→ YOUR GOAL
Rewrite the items from the first one through the line with "Sacker Rib Half Zip GANT Blue", replacing "Phone Holder" with "Tablet Holder" and changing nothing else. Leave the pictures out of your answer.

→ INPUT MATERIAL
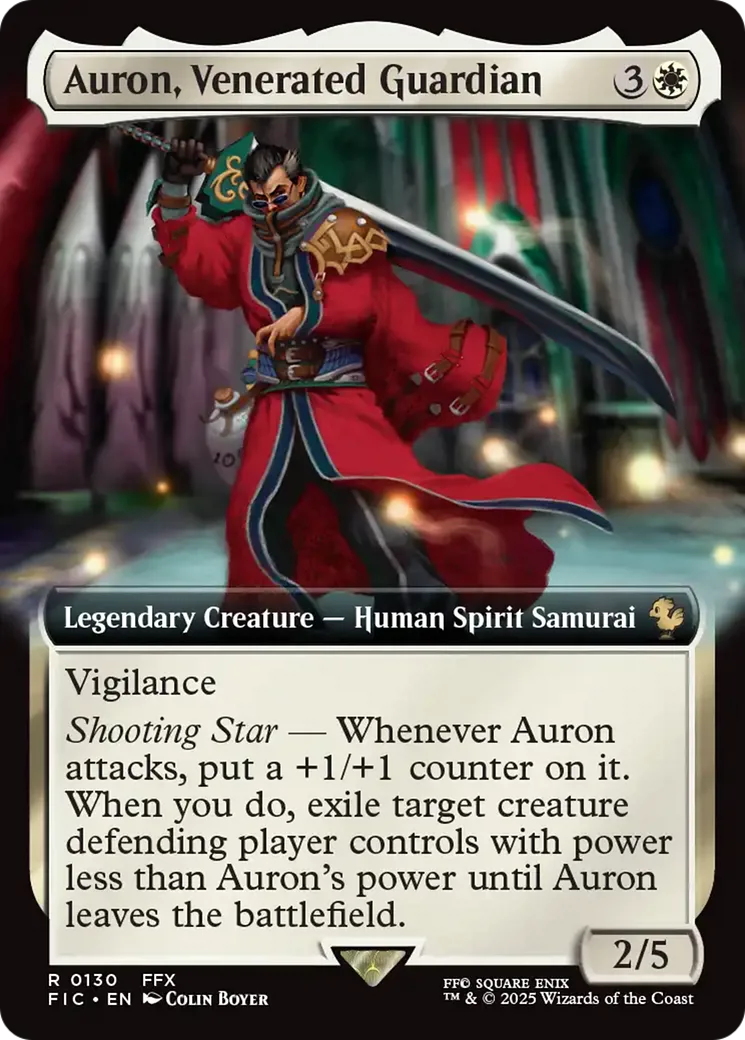 Auron, Venerated Guardian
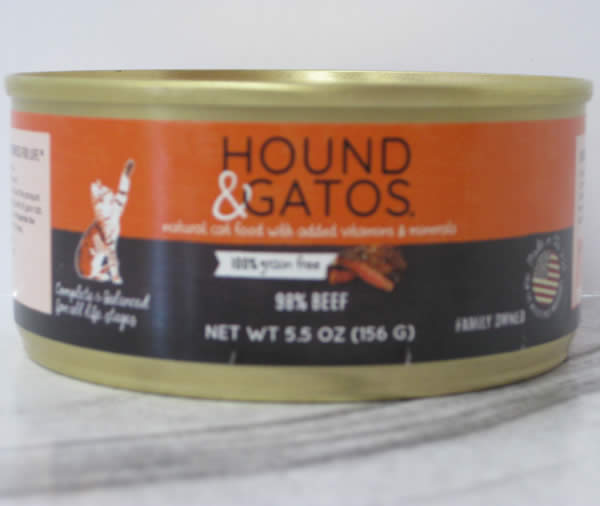 Hound Gatos Canned Beef Cat Food Telling Tails Pet Supplies Chelmsford Ontario
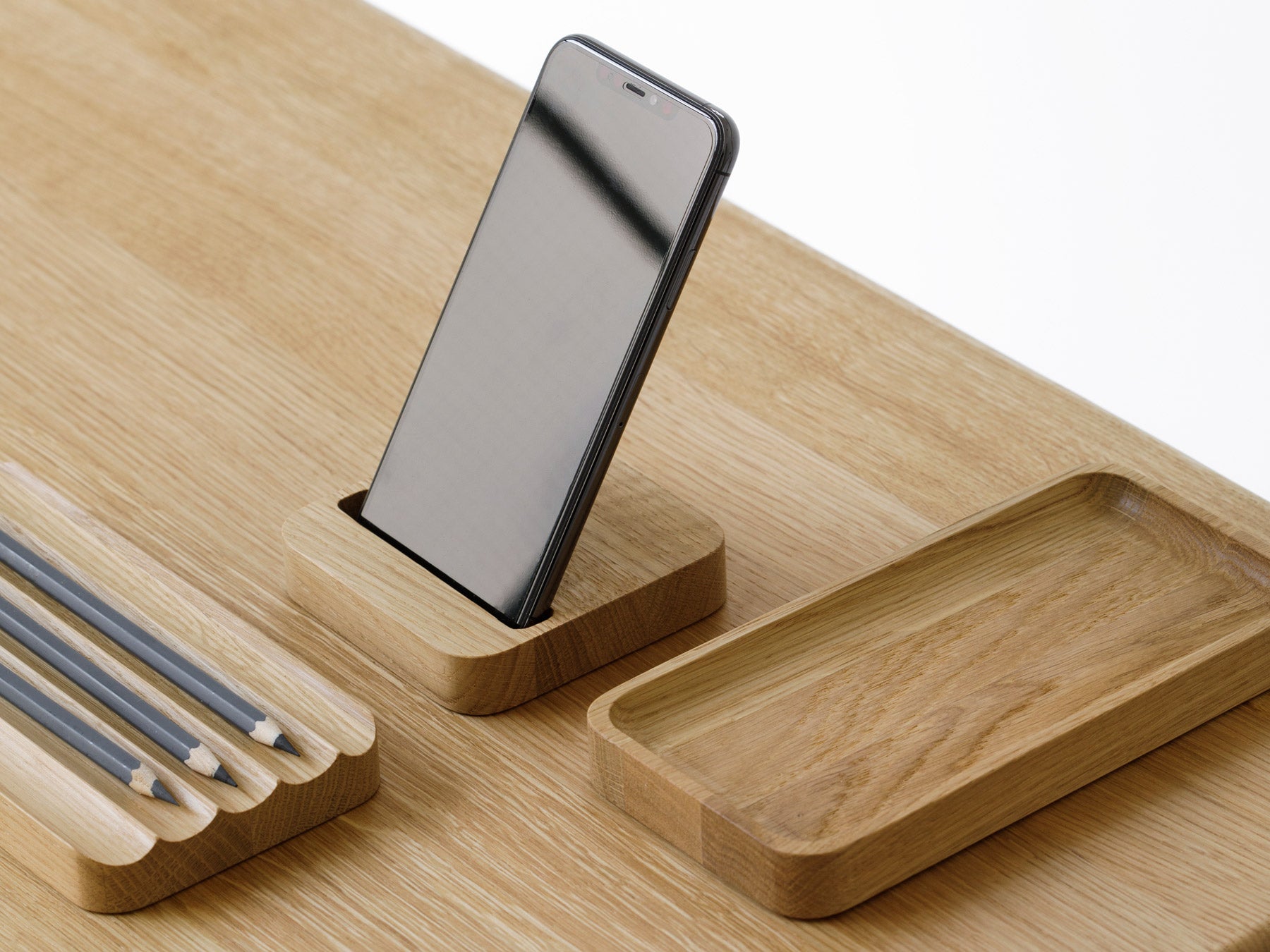 Premium Smartphone Stand by OakyBlocks - Adjustable & Sturdy Phone Holder for Desk, Home, Office, and Video Calls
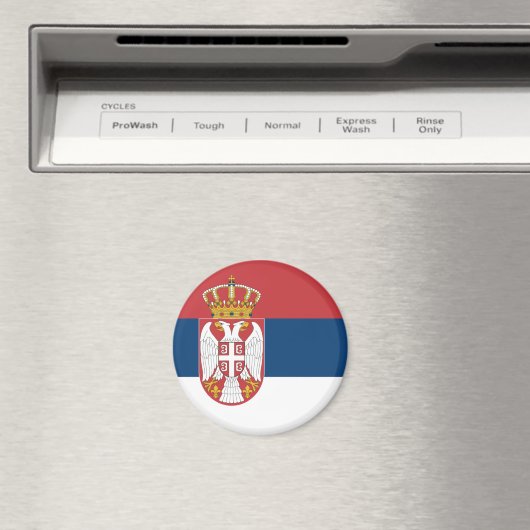 Servië Flag Magnet Magneet (Insitu (Vaatwasser))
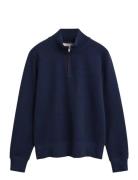 Sacker Rib Half Zip GANT Blue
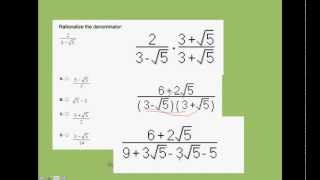 How to rationalize the denominatormp4 [upl. by Norval]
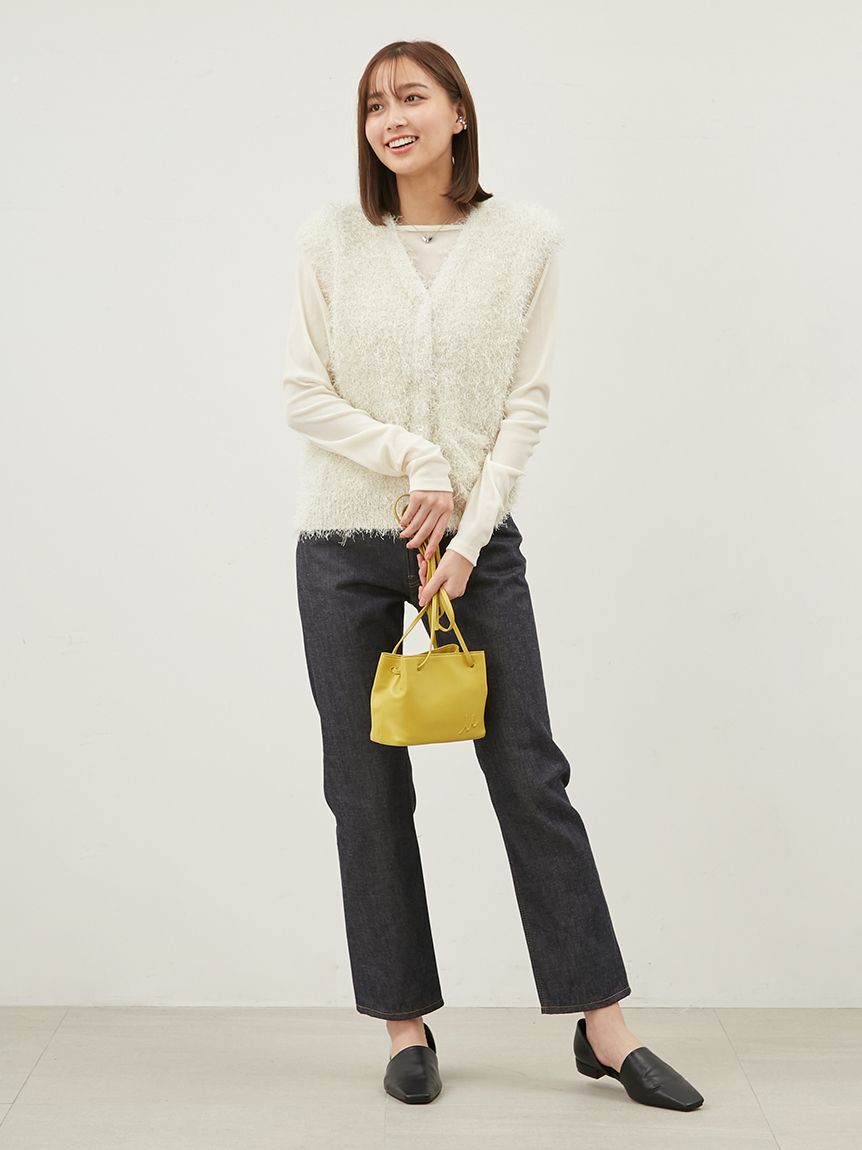 Mila Owen「セルビッチテーパードデニムパンツ【ウォッシャブル】」|デニム|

→ TASK RESULT
 Auron, Venerated Guardian
 Hound Gatos Canned Beef Cat Food Telling Tails Pet Supplies Chelmsford Ontario
 Premium Smartphone Stand by OakyBlocks - Adjustable & Sturdy Tablet Holder for Desk, Home, Office, and Video Calls
 Servië Flag Magnet Magneet (Insitu (Vaatwasser))
 Sacker Rib Half Zip GANT Blue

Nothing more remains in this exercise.